Consider this scenario - you want school ratings, but the data is split:
School Details Table:
Id | Name | Code | Program |
---|---|---|---|
1 | Ogden International High School | OIH123 | International Baccalaureate |
2 | Hyde Park Academy High School | HPA12 | General Education |
School Performance Table:
Id | Code | Rating |
---|---|---|
1 | OIH123 | Level 1 |
2 | GHA124 | Level 2 |
Join Operations
We need to join these tables on the Code field:
Pseudocode for Hash Join:
function HashJoin(Table1, Table2, joinKey):
hashTable = {}
// Build hash table from first table
for row in Table1:
key = row[joinKey]
hashTable[key] = row
// Probe with second table
results = []
for row in Table2:
key = row[joinKey]
if key in hashTable:
combinedRow = Combine(hashTable[key], row)
results.append(combinedRow)
return results
Union Operations
Sometimes you need to combine rows from different sources that have similar but not identical structures. This requires matching column headers and merging complementary information.
Optimizing with Bloom Filters
Let's introduce ourselves to a clever optimization technique: Bloom Filters for faster joins.
The Problem
When joining large tables, we waste time processing rows that won't match. Can we quickly check if a key exists without storing the entire dataset in memory?
The Bloom Filter Solution
A Bloom Filter is a space-efficient probabilistic data structure that tells us:
- Definitely NOT in the set (100% accurate)
- Probably in the set (small chance of false positives)
Construction:
- Initialize bit array of length m, all zeros
- Choose k hash functions h₁, h₂, ..., hₖ
- For each element r in dataset R:
- Set bits h₁(r), h₂(r), ..., hₖ(r) to 1
Lookup:
- Return YES if ALL bits h₁(s), h₂(s), ..., hₖ(s) are 1
- Return NO otherwise
Example:
Bit Array: [0,0,0,1,0,0,1,0,1,0]
Positions: 0 1 2 3 4 5 6 7 8 9
To check if "Anna" exists:
h₁(Anna) = 6, h₂(Anna) = 8
Both positions 6 and 8 are 1 → "Probably exists"

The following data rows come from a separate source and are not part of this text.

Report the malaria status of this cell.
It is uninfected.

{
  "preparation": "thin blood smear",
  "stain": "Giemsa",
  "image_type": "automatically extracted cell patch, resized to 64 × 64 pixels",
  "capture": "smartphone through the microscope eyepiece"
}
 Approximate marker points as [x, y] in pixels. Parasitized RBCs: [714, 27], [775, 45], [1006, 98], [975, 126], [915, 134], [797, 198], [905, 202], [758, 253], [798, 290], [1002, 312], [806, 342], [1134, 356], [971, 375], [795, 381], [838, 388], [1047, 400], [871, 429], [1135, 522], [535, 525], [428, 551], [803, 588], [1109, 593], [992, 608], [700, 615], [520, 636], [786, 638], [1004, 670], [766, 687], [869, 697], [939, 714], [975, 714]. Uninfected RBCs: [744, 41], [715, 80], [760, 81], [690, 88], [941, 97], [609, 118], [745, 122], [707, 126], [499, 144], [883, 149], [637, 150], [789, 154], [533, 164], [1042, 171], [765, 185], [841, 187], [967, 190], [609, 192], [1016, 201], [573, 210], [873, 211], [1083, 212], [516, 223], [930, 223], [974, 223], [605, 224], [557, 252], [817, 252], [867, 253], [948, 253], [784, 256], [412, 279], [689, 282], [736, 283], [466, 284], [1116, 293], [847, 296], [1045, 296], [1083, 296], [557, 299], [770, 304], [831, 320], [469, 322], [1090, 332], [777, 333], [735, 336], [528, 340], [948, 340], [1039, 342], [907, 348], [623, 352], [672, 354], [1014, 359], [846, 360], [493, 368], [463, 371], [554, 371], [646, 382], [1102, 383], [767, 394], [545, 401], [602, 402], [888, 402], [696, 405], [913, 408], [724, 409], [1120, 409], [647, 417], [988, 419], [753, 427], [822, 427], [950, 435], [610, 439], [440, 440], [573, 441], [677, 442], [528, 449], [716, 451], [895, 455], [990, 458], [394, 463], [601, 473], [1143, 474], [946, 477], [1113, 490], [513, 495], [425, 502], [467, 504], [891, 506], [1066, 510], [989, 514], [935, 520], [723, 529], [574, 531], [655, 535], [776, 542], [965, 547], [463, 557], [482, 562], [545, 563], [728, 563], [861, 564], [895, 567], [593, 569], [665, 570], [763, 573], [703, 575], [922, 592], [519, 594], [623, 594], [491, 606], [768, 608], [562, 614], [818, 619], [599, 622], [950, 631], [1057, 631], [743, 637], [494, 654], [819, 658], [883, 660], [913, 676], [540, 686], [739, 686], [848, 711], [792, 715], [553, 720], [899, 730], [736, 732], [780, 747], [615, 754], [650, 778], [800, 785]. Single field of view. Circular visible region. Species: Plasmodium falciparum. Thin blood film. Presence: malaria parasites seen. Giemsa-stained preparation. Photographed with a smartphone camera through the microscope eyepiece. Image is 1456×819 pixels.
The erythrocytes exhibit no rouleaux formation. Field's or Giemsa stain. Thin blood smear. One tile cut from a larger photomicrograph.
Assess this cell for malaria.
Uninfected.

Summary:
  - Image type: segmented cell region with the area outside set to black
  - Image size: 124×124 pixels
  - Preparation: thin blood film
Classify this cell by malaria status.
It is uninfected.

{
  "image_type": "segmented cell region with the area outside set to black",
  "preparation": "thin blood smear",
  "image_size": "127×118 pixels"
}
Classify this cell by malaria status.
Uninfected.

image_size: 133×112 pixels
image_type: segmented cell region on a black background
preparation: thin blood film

False Positive Rate: (1 - e^(-k|R|/m))^k
Where:
- k = number of hash functions
- |R| = number of elements in set
- m = length of bit array
Federated Data Marketplaces: The Future
Let's envisions a world where data discovery happens across federated marketplaces - imagine multiple organizations sharing dataset metadata profiles rather than raw data facilitating cross-domain search while preserving confidentiality.
The Arrow Information Paradox
- Buyer: "I want to know what the data contains so I can decide how much to pay"
- Seller: "I won't share my data unless I get guaranteed payment"
The Solution: Metadata Profiles
Instead of sharing raw data, organizations share dataset profiles:
Dataset Profile:
├── Name = "Census Data 2023"
├── Rows = 3014
├── Columns = {id, name, age, income, ...}
├── Description = "Population census data..."
├── Synopses = "50% under age 60, 30% income >30K"
└── Privacy Level = "Anonymized"
This enables search without revealing sensitive information!
Key Takeaways
- Inverted indexes makes keyword search fast - O(1) lookup time
- Coverage-based ranking prevents information overload through smart selection
- Query-by-example lets users show what they want instead of describing it
- Dataset combination through joins and unions handles real-world data fragmentation
- Bloom filters optimize operations with probabilistic efficiency
- Federated marketplaces enable privacy-preserving data discovery
The next time you search for data, remember: behind that simple search box lies a sophisticated infrastructure making sense of our data-rich world. As Professor Sainyam often says, the key isn't just finding data, but finding the right data efficiently and intelligently.